---- EXTRACTED ENTRIES
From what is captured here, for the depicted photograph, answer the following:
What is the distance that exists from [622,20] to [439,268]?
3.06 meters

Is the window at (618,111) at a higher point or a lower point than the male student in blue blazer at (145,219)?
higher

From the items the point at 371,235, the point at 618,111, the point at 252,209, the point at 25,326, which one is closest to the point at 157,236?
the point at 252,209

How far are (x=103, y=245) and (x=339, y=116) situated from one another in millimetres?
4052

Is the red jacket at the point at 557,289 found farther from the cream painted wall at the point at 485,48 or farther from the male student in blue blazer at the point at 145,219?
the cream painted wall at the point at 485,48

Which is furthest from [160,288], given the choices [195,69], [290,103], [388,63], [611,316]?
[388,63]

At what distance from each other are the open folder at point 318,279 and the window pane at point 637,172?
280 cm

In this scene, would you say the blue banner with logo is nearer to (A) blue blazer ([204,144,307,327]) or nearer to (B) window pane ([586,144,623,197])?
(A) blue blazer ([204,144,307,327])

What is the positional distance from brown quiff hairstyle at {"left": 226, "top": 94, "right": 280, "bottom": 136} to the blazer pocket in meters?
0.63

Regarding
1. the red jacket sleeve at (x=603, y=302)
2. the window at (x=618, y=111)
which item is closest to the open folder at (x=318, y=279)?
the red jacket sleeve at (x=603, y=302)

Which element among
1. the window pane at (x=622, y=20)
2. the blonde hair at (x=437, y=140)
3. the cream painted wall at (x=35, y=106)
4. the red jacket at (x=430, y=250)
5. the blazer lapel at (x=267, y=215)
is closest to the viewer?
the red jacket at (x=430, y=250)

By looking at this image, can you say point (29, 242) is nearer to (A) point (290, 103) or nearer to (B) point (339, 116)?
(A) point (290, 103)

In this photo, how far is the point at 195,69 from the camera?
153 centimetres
--------
_DO THIS_
Reproduce the data word for word, from its first line through the line containing "3.06 meters".

_SOLUTION TO THIS TASK_
From what is captured here, for the depicted photograph, answer the following:
What is the distance that exists from [622,20] to [439,268]?
3.06 meters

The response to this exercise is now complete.